- **OBJETIVOS**:
a: Extraia do artigo sobre Santos Dumont o trecho que começa em "Não existe consenso" e termina em "paternidade da invenção.".
b: Responda às perguntas abaixo com base no artigo sobre Santos Dumont.
(i) Em que data Santos Dumont venceu o Prêmio Archdeacon?
(ii) Quais irmãos costumam ser apontados nos países anglófonos como "inventores do avião"?
(iii) Em que período estavam ativos os demais pioneiros da aviação que também reivindicaram a invenção?
c: Prossiga com o artigo sobre Santos Dumont a partir da última frase apresentada.

- **ARTIGO**:
● ● ● ●

Santos Dumont e a conquista dos ares
Inventor brasileiro venceu Prêmio Archdeacon voando com o 14-Bis em Paris; 1ª vez em que uma aeronave realizava voo após decolar por meios próprios
Há 118 anos, em 23 de outubro de 1906, o inventor brasileiro Alberto Santos Dumont vencia o Prêmio Archdeacon, voando com o 14-Bis em Paris. Era a primeira vez na história em que uma aeronave realizava um voo após decolar por meios próprios — sem a necessidade de rampas, trilhos ou catapultas.
Não existe consenso entre historiadores e aeronautas sobre quem foi o responsável por efetuar o primeiro voo de avião — uma vez que não há sequer consenso sobre o que seria o primeiro avião. Como reflexo do poderio econômico e da grande influência da indústria do entretenimento e dos aparelhos ideológicos norte-americanos, a reivindicação do título de “inventores do avião” pelos irmãos Orville e Wilbur Wright costuma ser mais difundida e naturalizada nos países anglófonos e no Ocidente.
Há, entretanto, uma série de pioneiros da aviação ativos entre o fim do século 19 e a primeira década do século 20 que também reivindicaram a paternidade da invenção.

● ● ● ●

- **LISTAGEM FORNECIDA**:

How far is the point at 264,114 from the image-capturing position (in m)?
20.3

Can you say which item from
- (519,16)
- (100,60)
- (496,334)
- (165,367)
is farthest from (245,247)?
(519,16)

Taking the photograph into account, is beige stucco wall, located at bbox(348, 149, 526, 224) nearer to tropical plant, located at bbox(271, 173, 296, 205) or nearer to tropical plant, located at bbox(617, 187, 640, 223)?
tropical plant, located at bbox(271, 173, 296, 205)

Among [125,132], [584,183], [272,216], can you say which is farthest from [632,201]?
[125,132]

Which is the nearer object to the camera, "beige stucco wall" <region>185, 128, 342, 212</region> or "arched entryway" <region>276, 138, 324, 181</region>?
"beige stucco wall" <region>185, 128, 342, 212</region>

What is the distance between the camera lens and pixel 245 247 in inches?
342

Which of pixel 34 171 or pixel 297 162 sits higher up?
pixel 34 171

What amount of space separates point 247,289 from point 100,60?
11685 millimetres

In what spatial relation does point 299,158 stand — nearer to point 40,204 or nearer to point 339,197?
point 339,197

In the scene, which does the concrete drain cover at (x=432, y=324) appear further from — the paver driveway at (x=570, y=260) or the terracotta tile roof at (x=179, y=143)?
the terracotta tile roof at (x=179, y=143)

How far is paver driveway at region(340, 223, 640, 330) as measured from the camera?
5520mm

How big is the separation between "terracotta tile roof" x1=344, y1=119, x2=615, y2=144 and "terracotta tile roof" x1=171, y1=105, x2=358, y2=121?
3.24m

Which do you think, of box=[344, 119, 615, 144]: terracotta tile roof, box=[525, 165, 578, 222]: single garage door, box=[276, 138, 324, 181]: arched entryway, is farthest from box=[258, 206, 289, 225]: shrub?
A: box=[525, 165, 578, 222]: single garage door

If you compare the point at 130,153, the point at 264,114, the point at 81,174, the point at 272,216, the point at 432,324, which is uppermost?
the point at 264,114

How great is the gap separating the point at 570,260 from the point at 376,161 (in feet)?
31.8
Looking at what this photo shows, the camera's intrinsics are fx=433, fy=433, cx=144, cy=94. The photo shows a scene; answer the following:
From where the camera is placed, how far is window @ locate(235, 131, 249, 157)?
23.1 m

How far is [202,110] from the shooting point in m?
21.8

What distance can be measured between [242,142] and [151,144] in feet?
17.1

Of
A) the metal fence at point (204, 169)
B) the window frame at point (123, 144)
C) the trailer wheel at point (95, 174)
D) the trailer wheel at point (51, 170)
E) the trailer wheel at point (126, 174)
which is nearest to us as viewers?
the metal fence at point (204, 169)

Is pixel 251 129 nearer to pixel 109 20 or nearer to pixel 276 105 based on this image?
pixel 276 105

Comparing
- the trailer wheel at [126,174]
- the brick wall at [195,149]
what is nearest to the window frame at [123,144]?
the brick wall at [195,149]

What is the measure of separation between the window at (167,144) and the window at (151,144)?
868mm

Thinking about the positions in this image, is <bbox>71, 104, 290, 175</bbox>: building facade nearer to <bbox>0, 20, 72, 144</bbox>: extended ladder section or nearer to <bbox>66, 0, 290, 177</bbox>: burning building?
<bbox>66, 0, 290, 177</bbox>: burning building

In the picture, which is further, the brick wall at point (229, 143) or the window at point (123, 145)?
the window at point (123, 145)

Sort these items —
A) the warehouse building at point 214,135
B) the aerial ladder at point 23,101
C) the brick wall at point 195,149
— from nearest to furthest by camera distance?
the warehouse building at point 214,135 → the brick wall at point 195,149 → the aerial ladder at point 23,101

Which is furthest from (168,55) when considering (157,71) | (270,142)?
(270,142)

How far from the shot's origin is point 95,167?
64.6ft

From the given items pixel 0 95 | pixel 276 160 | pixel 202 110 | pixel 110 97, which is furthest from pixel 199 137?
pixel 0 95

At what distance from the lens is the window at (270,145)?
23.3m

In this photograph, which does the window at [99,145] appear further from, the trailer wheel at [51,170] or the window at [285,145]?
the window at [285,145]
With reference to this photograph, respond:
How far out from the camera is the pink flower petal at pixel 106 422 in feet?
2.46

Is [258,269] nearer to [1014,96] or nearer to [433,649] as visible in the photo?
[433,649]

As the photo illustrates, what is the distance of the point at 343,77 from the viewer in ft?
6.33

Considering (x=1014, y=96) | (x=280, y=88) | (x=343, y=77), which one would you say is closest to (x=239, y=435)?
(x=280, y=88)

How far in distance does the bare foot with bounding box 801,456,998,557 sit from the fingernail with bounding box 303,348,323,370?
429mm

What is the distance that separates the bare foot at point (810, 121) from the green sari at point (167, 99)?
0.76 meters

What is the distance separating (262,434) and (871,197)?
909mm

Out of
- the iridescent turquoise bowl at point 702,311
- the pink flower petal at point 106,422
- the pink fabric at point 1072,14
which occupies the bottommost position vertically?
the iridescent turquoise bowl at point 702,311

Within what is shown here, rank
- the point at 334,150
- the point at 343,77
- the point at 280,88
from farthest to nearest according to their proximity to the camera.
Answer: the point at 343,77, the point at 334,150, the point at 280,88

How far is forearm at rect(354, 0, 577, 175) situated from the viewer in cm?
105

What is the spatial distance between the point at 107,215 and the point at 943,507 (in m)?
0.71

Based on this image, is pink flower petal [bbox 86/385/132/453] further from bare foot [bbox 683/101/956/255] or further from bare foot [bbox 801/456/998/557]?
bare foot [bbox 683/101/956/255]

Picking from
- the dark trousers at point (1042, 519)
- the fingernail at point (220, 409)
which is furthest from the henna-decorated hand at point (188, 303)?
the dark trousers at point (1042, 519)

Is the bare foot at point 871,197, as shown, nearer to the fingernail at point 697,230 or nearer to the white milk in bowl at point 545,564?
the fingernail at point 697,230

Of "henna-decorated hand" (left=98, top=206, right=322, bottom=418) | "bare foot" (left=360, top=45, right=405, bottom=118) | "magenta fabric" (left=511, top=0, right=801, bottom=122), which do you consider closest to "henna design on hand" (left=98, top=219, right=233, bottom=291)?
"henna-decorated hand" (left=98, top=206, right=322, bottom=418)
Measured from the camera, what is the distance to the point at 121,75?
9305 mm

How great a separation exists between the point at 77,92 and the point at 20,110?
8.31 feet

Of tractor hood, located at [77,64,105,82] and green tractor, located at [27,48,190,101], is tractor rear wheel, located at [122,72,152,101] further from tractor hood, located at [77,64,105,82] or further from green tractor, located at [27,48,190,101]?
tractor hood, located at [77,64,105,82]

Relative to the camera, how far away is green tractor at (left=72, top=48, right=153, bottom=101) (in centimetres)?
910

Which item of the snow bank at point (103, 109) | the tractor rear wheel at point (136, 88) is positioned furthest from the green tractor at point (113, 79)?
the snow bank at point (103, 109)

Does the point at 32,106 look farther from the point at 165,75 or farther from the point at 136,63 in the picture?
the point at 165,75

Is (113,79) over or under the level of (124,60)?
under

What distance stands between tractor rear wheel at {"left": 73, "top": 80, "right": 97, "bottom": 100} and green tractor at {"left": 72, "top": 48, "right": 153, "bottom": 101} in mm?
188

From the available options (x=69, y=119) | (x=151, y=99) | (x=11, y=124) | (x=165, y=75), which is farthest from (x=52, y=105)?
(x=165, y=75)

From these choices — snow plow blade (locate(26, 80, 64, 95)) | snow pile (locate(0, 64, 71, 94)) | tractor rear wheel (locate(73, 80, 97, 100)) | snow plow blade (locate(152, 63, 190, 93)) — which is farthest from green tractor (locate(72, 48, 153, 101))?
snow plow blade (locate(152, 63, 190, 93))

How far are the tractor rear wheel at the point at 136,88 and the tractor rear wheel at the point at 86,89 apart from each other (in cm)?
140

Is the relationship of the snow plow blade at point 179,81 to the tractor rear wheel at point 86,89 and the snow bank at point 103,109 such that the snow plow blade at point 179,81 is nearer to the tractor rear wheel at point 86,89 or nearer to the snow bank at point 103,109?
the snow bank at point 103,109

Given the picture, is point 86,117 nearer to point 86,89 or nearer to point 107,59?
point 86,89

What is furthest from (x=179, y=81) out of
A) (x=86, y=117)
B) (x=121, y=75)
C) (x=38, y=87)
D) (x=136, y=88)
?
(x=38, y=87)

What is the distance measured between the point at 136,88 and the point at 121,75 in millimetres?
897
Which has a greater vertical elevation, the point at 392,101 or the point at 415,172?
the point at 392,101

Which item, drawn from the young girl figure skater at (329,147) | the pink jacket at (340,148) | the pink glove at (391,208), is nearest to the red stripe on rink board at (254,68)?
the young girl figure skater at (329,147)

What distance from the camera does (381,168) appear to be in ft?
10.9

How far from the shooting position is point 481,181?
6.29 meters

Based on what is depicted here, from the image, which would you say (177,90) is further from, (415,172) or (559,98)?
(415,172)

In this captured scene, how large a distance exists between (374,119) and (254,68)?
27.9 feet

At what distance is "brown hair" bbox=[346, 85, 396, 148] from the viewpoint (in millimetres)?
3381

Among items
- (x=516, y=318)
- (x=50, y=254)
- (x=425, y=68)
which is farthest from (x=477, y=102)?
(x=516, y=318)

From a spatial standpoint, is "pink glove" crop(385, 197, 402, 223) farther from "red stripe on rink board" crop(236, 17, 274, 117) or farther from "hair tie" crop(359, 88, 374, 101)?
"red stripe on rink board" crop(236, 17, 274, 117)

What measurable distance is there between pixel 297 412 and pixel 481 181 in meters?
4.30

● ● ● ●

- **RESPOSTAS POR TAREFA**:
a:
Não existe consenso entre historiadores e aeronautas sobre quem foi o responsável por efetuar o primeiro voo de avião — uma vez que não há sequer consenso sobre o que seria o primeiro avião. Como reflexo do poderio econômico e da grande influência da indústria do entretenimento e dos aparelhos ideológicos norte-americanos, a reivindicação do título de “inventores do avião” pelos irmãos Orville e Wilbur Wright costuma ser mais difundida e naturalizada nos países anglófonos e no Ocidente.
Há, entretanto, uma série de pioneiros da aviação ativos entre o fim do século 19 e a primeira década do século 20 que também reivindicaram a paternidade da invenção.

b:
(i) Em 23 de outubro de 1906.
(ii) Orville e Wilbur Wright.
(iii) Entre o fim do século 19 e a primeira década do século 20.

c:
Os primeiros voos com uma máquina mais pesada do que o ar são atribuídos ao aviador francês Clément Ader, que construiu três protótipos de avião entre 1890 e 1897. Suas máquinas, entretanto, não possuíam estabilidade nem controle e por isso não costumam ser considerados como aviões propriamente ditos. Há relatos de que o indiano Shivkar Bapuji Talpade teria voado a bordo da aeronave Marutsakhā em 1895, porém não existem registros historiográficos ou provas documentais coevas de tal feito.
O alemão Gustave Whitehead também alegou ter voado a bordo de uma aeronave motorizada em 1902, mas não há registro do voo. O neozelandês Richard Pearse voou em um monoplano em março de 1903, mas a máquina também não possuía controle ou estabilidade. O Aerodrome desenvolvido pelo norte-americano Samuel Langley fez duas tentativas de voo em outubro de 1903. A aeronave, entretanto, não se manteve no ar por mais do que alguns poucos metros. Karl Jatho, outro aeronauta alemão, alegou ter voado em 1903, porém só apresentou testemunhas validando sua alegação cerca de 30 anos após essa data.
Santos Dumont iniciou sua incursão na aeronáutica desenvolvendo aeróstatos — balões dirigíveis, mais leves do que o ar. Em 1898, Dumont construiu seu primeiro dirigível, o Nº. 1. O aeróstato era dotado de um motor a explosão, mais leve e eficaz do que os motores a vapor ou eletricidade empregados até então, e era equipado com um balonete de ar para manter a pressão interna e o formato alongado do balão.
A invenção de Dumont revolucionou a aerostação. O motor potente permitia que o dirigível se movimentasse contra o vento, ao passo que a direção era controlada por um sistema de pesos e contrapesos.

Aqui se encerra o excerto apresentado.